start Passage shown

//  crm_expr_match.c  - Controllable Regex Mutilator,  version v1.0
//  Copyright 2001-2006  William S. Yerazunis, all rights reserved.
//  
//  This software is licensed to the public under the Free Software
//  Foundation's GNU GPL, version 2.  You may obtain a copy of the
//  GPL by visiting the Free Software Foundations web site at
//  www.fsf.org, and a copy is included in this distribution.  
//
//  Other licenses may be negotiated; contact the 
//  author for details.  
//
//  include some standard files
#include "crm114_sysincludes.h"

//  include any local crm114 configuration file
#include "crm114_config.h"

//  include the crm114 data structures file
#include "crm114_structs.h"

//  and include the routine declarations file
#include "crm114.h"

//    the command line argc, argv
extern int prog_argc;
extern char **prog_argv;

//    the auxilliary input buffer (for WINDOW input)
extern char *newinputbuf;

//    the globals used when we need a big buffer  - allocated once, used 
//    wherever needed.  These are sized to the same size as the data window.
extern char *inbuf;
extern char *outbuf;
extern char *tempbuf;

//        And the match routine.  What a humungous mess...
int crm_expr_match (CSL_CELL *csl, ARGPARSE_BLOCK *apb)

end Passage shown

# [Goal of the exercise]
Pick up the crm_expr_match.c source file right after its last line and keep writing the code from there. You won't need any of the rows that come next.

start Records

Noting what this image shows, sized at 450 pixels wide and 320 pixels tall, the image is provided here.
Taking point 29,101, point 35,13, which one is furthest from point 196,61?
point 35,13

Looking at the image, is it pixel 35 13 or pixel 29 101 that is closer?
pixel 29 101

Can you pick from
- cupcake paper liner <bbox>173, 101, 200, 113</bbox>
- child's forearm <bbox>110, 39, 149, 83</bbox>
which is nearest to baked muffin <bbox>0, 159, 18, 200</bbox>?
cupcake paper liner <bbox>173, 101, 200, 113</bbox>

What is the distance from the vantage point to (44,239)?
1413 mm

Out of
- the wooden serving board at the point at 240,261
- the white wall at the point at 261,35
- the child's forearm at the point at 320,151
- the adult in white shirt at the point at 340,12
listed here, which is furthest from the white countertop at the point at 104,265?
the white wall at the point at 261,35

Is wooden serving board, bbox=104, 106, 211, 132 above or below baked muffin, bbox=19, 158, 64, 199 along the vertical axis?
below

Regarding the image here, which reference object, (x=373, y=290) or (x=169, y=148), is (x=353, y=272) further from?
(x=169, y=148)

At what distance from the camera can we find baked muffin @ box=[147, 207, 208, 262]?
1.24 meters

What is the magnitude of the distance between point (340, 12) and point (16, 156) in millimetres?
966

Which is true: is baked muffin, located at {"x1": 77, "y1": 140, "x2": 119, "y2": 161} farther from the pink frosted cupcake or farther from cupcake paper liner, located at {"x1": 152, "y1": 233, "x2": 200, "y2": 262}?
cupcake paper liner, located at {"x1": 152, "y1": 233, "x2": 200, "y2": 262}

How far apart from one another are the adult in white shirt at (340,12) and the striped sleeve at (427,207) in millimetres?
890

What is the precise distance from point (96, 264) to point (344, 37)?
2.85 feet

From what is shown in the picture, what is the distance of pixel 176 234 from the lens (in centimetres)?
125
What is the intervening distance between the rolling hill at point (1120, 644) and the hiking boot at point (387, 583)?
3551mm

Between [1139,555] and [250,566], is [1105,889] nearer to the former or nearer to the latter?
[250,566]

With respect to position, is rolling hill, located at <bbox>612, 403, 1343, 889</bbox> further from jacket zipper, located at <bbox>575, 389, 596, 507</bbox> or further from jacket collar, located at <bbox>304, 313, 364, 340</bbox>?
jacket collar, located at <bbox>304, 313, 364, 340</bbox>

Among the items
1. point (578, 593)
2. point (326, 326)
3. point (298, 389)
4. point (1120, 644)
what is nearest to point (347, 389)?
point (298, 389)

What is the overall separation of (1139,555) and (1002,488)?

end Records

# [Exercise result]
{
  long i; 
  long j;
  long k;
  long mc;
  char pch[MAX_PATTERN];
  long pchlen;
  char errstr[MAX_PATTERN+128];
  char *mdwptr;
  regex_t preg;
  int casep, nomultilinep, absentp, fromp, extended_regex_p, literal_pattern_p;
  int cflags, eflags;
  char *mtext;
  long mtextlen;
  long textoffset;
  char bindable_vars[MAX_PATTERN]; 
  long bindable_vars_len;
  char box_text[MAX_PATTERN];
  regmatch_t matches [MAX_SUBREGEX];
  long nmatches;
  long source_start;
  long source_len;
  long vtextoffset, vtextend, vtextstartlimit;
  long vpmstart, vpmend;
  long vmidx;
  //    And it all comes down to this, right here.  Matching a regex.
  //    This is the cruxpoint of the whole system.  We parse the
  //    program line args, get the flags out of the <> brackets, get the
  //    bound values out of the () parens, and the regex pattern out
  //    of the // delimiters.  Then we regcomp the pattern, and apply
  //    it to the data window (or to the variable if one is supplied).
  //    Then we either pass thru or fail to the failpoint.
  //
  //    get the flags out of the <> brackets
  //        cflags = REG_EXTENDED + REG_ICASE + REG_NEWLINE;
  //
  //  Translate to the cflags REG_EXTENDED, REG_ICASE, REG_NEWLINE
  //  (newline doesn't match wldcrd) and the eflags REG_NOTBOL (no
  //  newline at start) REG_NOTEOL (no newline at end)

  casep = 0;
  nomultilinep = 0;
  absentp = 0;
  fromp = 0;
  extended_regex_p = 1;
  literal_pattern_p = 0;

  //       Go through the flags
  //      is the ignore case flag set?
  if (apb->sflags & CRM_NOCASE)
    {
      if (user_trace)
	fprintf (stderr, "  nocase turned on...\n");
      casep = 1;
    };
  //      is the "basic regex" (obsolete, but useful) flag set?
  if (apb->sflags & CRM_BASIC)
    {
      if (user_trace)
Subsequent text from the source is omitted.